Hacker News new | ask | show | jobs
by barkbro 3684 days ago
This would explain contact alleries to for example nickel and various chemicals, which are usually quite harmful, but I don't see how this would explain pollen and animal allergies. A lot of the pollens that cause allergy in some people are coming from harmless plants. And with pollen spreading in the wind, it would be an annoyance without necessarily protecting people much against coming in contact with the plants. Would avoiding contact with certain animals be beneficial? Other than avoiding pathogens, I don't see a lot of reasons to do so.

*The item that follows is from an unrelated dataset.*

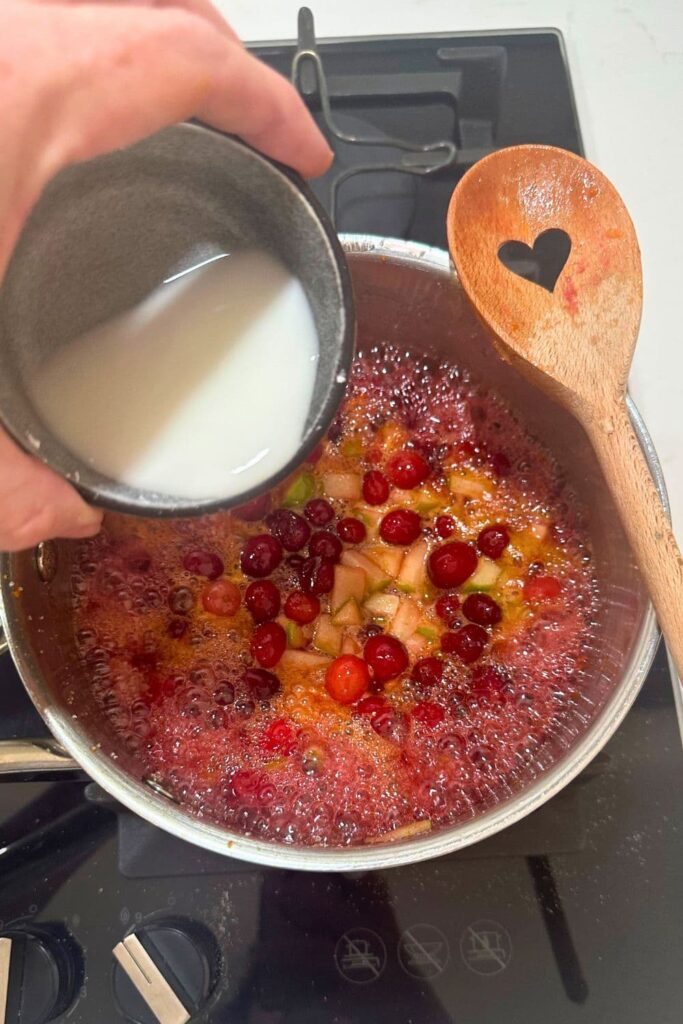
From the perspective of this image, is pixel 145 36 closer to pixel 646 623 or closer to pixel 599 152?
pixel 646 623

Anyway, I wouldn't be surprised if allergy, like many things in biology, are caused by multiple factors instead of just one.

1 comments

If I'm understanding correctly, the overall hypothesis is that the allergy response is triggered by exposure to other toxins at low levels that prime the immune system to respond to the toxin, but the priming is inaccurate; the histamine-generating machinery does a quick-and-dirty approximation of the chemical that triggered the cellular damage, and while rounding up whatever industrial monomer irritated your nasal passages, it also snags the molecular tags of surrounding pollen and other common chemicals.

As a side-effect, the system gets primed against the actual threat but also primed against benign foreign chemicals as well. The change in the ecosystem that has caused this defense mechanism to become a hindrance is the introduction of novel chemicals to our daily lives that trip low levels of immuno-response (or increase in chronic exposure to those chemicals due to a general shift to indoor living, where the chemicals just sit in the environment and bathe us in them), providing the opportunity for the immune system to sensitize to frequenltly-contacted benign chemicals.